**Exercices à faire:**
1 - Reproduisez fidèlement le passage du texte sur l'arrêt Chronopost en commençant par « La Cour d’appel » et en poursuivant jusqu'à « société de transport. ».
2 - Dressez la liste de toutes les sociétés et de toutes les juridictions que nomme le texte sur l'arrêt Chronopost.

**Texte cité:**

--------------------------------

En quoi l’arrêt Chronopost du 22 Octobre 1996 est-il un arrêt majeur en droit des contrats ?

Arrêt Chronopost

L’arrêt Chronopost du 22 Octobre 1996 est un arrêt fondamental en droits des contrats, car il a su introduire la nullité des clauses limitatives de responsabilité qui viendrait anéantir la nature essentielle d’un contrat de transport.

Ce qu’il faut savoir, c’est que la validité des clauses exonératoires de responsabilité, c’est-à-dire des clauses déchargeant entièrement le débiteur dans l’hypothèse d’une inexécution contractuelle qui lui serait pourtant imputable, a très tôt été admise. Or, s’il en va ainsi des clauses exonérant le débiteur de toute responsabilité, il n’est pas surprenant que les clauses limitatives de responsabilité, c’est-à-dire celles qui, sans supprimer la responsabilité, en limitent les conséquences pour le débiteur en fixant par avance un plafond des dommages et intérêts, soient elles aussi valables en principe, la validité de ces clauses étant justifiée, par la liberté contractuelle.

Dans ce célèbre arrêt Chronopost, la Cour de cassation a, sous le visa de l’article 1131, ancien, du Code civil, écarté la clause limitative de responsabilité invoquée par la société qui avait livré un pli avec du retard.

La jurisprudence Chronopost introduit en droit des contrats le principe de nullité de la clause limitative de responsabilité qui viendrait annihiler la portée de l’obligation essentielle du contrat de transport.

Êtes-vous prêt à découvrir tous les secrets de l’arrêt Chronopost du 22/10/1996 rendu par la Cour de cassation ? 

Les faits et la procédure de l’arrêt Chronopost

La société Banchereau confie un courrier qui renfermait une soumission à une adjucation à la Société Chronopost. L’adjucation, en matière immobilière, est un titre d’expulsion à l’encontre du saisi. La société de transports s’était engagée à livrer le pli le lendemain de leur envoi. L’engagement n’a pas été tenu et la livraison a été faite en retard.

La société Banchereau assigne en responsabilité contractuelle la société de transports pour obtenir réparation de ses préjudices. Cependant, Chronopost lui oppose la clause de la validité du contrat limitant l’indemnisation du retard au prix du transport, 122 francs.

La Cour d’appel de Rennes par son arrêt infirmatif, n’accueille pas les prétentions de l’expéditeur et admet la validité de la clause souscrite limitative de la responsabilité de la société de transport.

Le demandeur forme par conséquent, un pourvoi en cassation.

--------------------------------

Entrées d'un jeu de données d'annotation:

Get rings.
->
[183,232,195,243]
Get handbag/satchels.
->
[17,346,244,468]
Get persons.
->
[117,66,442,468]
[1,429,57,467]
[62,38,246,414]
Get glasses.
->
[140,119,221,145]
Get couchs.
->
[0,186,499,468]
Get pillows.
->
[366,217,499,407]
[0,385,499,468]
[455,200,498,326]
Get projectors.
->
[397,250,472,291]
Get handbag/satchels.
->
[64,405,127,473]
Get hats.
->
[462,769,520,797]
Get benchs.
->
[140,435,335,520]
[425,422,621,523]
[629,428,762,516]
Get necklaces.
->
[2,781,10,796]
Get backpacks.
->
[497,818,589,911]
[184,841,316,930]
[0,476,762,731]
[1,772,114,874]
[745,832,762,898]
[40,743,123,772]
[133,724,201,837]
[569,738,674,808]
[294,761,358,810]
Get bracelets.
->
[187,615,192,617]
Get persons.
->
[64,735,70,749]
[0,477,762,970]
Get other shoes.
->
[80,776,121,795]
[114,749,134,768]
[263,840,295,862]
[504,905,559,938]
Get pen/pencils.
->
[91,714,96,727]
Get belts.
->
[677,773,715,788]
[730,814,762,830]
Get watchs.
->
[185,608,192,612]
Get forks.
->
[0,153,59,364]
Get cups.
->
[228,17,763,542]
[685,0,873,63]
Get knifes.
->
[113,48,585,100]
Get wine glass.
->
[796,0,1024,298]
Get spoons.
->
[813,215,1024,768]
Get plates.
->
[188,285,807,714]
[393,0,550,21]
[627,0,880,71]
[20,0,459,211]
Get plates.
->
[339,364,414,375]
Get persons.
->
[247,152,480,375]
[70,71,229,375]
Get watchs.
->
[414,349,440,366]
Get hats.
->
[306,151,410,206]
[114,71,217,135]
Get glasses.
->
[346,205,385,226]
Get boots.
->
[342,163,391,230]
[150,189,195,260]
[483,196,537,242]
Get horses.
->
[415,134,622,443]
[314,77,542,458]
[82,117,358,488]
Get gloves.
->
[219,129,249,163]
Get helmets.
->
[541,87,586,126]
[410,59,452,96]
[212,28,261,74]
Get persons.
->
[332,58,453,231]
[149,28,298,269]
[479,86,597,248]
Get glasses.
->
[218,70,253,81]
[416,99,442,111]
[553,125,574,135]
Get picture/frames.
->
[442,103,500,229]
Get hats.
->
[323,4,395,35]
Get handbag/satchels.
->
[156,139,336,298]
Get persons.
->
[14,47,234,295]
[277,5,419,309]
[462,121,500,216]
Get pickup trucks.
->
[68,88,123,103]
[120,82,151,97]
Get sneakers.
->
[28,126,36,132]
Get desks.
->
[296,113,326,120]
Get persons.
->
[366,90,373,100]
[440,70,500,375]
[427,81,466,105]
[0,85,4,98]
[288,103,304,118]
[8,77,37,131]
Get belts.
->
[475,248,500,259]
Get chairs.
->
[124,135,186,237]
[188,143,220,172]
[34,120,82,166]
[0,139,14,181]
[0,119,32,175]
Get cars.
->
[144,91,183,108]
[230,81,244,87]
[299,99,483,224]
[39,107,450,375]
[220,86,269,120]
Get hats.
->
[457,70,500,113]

--------------------------------

**Corrigés ci-dessous:**
1 -
La Cour d’appel de Rennes par son arrêt infirmatif, n’accueille pas les prétentions de l’expéditeur et admet la validité de la clause souscrite limitative de la responsabilité de la société de transport.

2 -
- la société Chronopost
- la société Banchereau
- la Cour de cassation
- la Cour d'appel de Rennes